▸ Exercise tasks
A) Answer these questions using the journal entry about the Chiari appointment:
(i) How far away is the writer's appointment at the Chiari institute?
(ii) What does the writer call the blessing of having Chiari malformation rather than Multiple Sclerosis?
(iii) What problem with the writer's right leg led to the bad fall this week?
B) Resume the journal entry about the Chiari appointment, picking up right after its final sentence.

▸ Text under study
BEGIN

With my appointment at the Chiari institute being less than a week away now, I have a lot on my mind. I feel a bit of apprehension at the thought of this upcoming appointment. The blessing of having Chiari malformation vs Multiple Sclerosis is the fact that chiari is fixable and MS is not. However, there is a sense of nervousness as I realize that these doctors have the final decision in there hands. Part of my nerves come from a worry that they may delay the decision again which I am not sure I could take. However, I guess I would rather that instead of them saying no.

After taking a bad fall this week because I am having problems with my right leg not always listening to what my mind tells it to do, I am annoyed by the frustrating and increasing symptoms. However, even though I want to have the surgery and therefore the possibility of relief I sense God is calling me to a difficult decision. I feel as though He is not preparing me for a no or a yes but to come to a place where I am willing to accept whatever happens. I don't feel this is a place of giving up really but in reality a surrendering to God and His will for my life. I am not giving up the fight by any means because either way I will be in a fight. Either a fight to maintain as normal a life as I can with the symptoms I have or a fight to recover from a major surgery. Either way I am in for a fight but that fight becomes that much easier when it is one I am fighting with God.

END

Scene geometry reasoning data
BEGIN

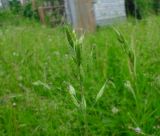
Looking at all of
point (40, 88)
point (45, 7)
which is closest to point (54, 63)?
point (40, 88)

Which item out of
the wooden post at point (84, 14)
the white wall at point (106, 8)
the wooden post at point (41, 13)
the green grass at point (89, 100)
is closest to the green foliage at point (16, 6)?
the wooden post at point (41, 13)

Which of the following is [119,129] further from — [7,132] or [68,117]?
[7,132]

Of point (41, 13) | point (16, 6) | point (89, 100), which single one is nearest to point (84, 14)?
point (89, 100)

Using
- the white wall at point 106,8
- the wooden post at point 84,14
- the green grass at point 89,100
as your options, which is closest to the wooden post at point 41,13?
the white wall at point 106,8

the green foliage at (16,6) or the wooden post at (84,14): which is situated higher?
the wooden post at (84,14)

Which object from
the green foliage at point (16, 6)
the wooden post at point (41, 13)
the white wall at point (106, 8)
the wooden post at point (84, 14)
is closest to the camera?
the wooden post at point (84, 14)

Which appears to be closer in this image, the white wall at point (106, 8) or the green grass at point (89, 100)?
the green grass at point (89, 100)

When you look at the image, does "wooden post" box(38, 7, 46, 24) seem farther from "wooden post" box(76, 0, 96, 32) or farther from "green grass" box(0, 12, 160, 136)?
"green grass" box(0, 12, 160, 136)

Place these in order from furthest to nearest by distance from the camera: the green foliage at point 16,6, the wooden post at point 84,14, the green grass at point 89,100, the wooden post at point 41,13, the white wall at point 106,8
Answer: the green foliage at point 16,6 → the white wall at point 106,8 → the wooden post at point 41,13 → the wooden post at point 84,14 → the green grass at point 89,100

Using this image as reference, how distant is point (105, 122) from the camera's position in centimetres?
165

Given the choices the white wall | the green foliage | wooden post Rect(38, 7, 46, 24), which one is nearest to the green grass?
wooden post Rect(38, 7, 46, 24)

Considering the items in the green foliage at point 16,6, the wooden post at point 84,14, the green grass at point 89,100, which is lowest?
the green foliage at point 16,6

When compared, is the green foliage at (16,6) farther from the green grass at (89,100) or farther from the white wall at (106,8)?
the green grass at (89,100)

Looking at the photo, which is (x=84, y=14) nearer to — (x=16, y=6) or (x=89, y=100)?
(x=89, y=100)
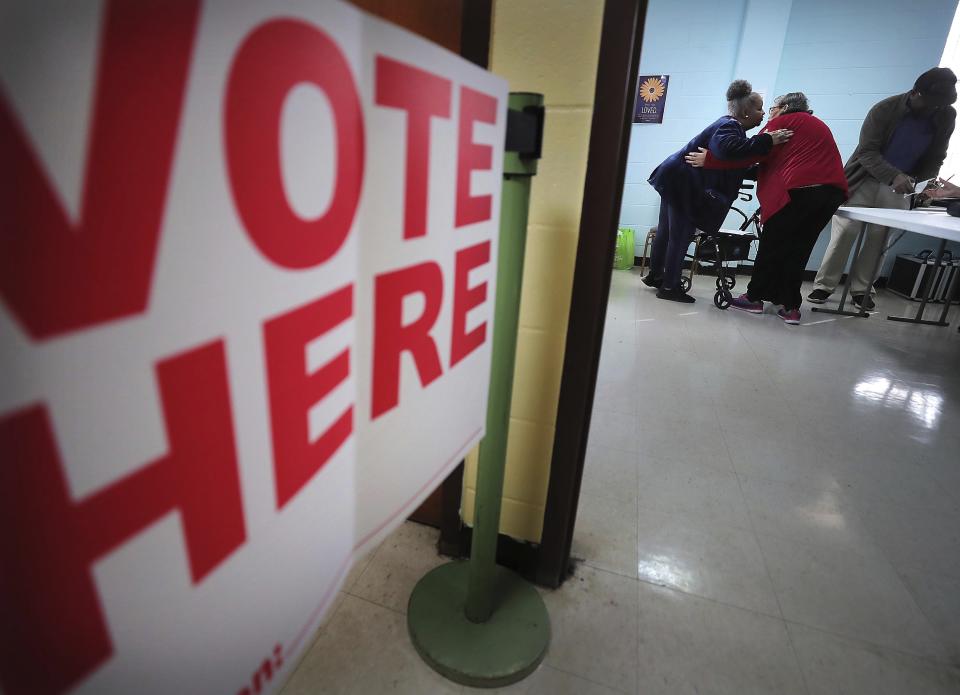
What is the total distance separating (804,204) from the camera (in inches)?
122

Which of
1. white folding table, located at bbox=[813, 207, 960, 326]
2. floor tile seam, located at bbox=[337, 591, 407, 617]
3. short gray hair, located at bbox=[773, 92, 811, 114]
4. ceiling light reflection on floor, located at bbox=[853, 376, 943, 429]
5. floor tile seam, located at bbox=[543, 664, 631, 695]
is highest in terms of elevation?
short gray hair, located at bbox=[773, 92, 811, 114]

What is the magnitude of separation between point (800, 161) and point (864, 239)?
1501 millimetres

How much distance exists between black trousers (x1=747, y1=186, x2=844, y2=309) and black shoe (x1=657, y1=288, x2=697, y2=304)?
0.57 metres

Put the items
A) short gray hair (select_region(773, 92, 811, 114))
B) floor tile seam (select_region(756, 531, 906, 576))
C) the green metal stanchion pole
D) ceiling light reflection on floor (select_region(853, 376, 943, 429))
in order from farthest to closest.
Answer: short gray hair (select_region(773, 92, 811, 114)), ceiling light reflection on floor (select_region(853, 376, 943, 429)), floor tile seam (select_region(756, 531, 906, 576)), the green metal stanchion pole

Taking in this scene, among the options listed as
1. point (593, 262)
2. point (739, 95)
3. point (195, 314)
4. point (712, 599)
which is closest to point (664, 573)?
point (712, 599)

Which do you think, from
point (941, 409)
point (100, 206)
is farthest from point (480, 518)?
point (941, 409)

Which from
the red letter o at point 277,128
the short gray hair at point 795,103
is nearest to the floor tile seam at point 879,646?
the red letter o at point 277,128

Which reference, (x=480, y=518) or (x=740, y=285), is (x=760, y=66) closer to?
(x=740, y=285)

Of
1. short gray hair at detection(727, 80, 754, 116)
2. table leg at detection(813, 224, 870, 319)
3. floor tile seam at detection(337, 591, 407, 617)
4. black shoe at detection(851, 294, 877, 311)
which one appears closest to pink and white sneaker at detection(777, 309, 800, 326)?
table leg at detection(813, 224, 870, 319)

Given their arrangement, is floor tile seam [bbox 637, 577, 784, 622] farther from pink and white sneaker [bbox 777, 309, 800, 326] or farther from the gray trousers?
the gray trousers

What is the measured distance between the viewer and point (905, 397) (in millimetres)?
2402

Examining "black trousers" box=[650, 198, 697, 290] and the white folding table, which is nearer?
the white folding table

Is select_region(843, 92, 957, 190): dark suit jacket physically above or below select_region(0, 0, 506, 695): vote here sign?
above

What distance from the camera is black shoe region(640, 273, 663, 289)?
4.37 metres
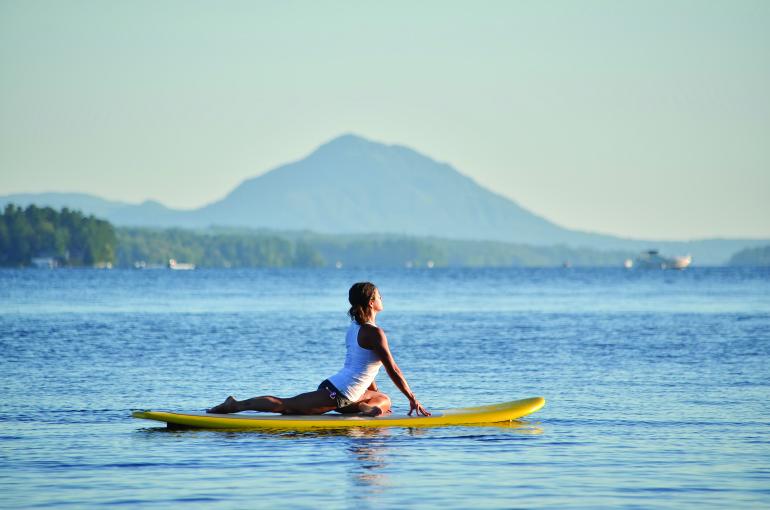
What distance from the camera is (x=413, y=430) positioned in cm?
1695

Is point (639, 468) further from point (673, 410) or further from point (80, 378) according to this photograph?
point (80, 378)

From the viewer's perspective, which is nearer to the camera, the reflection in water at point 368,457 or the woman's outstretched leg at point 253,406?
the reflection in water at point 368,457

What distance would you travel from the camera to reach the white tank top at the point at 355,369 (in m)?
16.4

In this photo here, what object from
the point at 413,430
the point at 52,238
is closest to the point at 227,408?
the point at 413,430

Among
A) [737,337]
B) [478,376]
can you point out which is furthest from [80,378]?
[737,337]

END

▸ Outputs in order
A)
(i) Less than a week away.
(ii) Chiari is fixable, while MS is not.
(iii) The right leg does not always listen to what the writer's mind tells it to do.

B)
I am a very independent person and for so long I thought "I don't need any ones help, I can do it myself." But that attitude doesn't help in the long run. I have been learning to surrender things to God and trust in His will for my life. I have found that the road is much smoother that way. This situation is no different and as I can fully trust God with this I will have the peace to deal with whatever comes! I continue to pray for healing, and if necessary for the surgery that can bring healing. But I am learning to rest the situation in God's hands and trust His will for me and His plan.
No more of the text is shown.